== Provided data ==

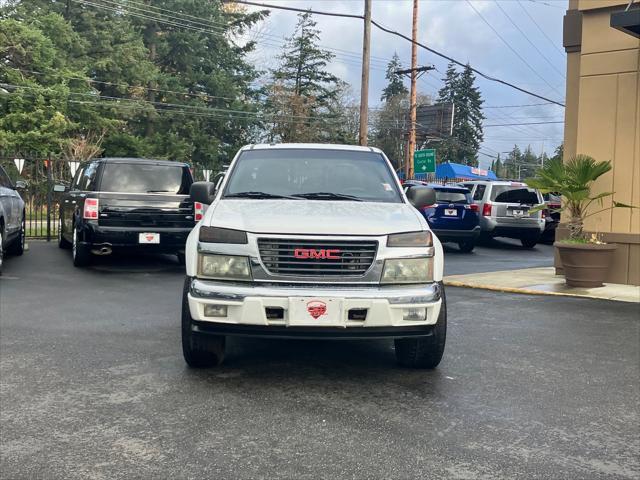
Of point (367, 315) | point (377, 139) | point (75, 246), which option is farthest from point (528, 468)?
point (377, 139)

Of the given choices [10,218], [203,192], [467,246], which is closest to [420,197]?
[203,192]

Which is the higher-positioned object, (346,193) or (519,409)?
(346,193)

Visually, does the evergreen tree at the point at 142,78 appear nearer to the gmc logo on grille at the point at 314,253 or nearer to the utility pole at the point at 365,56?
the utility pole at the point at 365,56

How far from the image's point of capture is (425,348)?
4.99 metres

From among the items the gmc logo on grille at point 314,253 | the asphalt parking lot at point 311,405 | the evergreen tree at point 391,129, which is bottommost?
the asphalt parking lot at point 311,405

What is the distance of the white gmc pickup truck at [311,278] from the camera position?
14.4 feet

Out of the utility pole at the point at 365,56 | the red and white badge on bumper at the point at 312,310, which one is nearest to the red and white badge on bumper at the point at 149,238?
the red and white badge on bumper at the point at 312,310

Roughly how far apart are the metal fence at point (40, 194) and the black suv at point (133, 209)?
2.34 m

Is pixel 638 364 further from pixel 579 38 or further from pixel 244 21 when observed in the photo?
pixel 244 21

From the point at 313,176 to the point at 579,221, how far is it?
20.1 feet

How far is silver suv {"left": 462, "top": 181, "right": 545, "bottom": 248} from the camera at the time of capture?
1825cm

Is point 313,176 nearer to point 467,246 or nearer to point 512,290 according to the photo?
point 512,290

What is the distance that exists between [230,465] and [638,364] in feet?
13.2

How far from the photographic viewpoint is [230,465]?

===

## Directions for this task
Restate the whole listing above exactly, please, omitting every image.

## Full solution
Of point (367, 315) | point (377, 139) | point (75, 246), which option is farthest from point (528, 468)?
point (377, 139)

Of the given choices [10,218], [203,192], [467,246], which is closest to [420,197]?
[203,192]

Which is the higher-positioned object, (346,193) or (519,409)?
(346,193)

Visually, does the evergreen tree at the point at 142,78 appear nearer to the gmc logo on grille at the point at 314,253 or nearer to the utility pole at the point at 365,56?
the utility pole at the point at 365,56

How far from the image's point of capture is (425,348)?
4.99 metres

From among the items the gmc logo on grille at point 314,253 | the asphalt parking lot at point 311,405 | the evergreen tree at point 391,129, which is bottommost?
the asphalt parking lot at point 311,405

What is the distance of the white gmc pickup truck at [311,278] from the camera position?
14.4 feet

Out of the utility pole at the point at 365,56 | the red and white badge on bumper at the point at 312,310, which one is nearest to the red and white badge on bumper at the point at 149,238?
the red and white badge on bumper at the point at 312,310

Roughly how far apart are the metal fence at point (40, 194) and the black suv at point (133, 209)?
2.34 m

Is pixel 638 364 further from pixel 579 38 or further from pixel 244 21 when observed in the photo?
pixel 244 21

From the point at 313,176 to the point at 579,221, how far is it?
20.1 feet

How far is silver suv {"left": 462, "top": 181, "right": 545, "bottom": 248} from the camera at the time of capture?
1825cm

Is point 313,176 nearer to point 467,246 or nearer to point 512,290 according to the photo?
point 512,290

What is the distance that exists between [230,465] and [638,364] in feet?
13.2

How far from the photographic viewpoint is [230,465]?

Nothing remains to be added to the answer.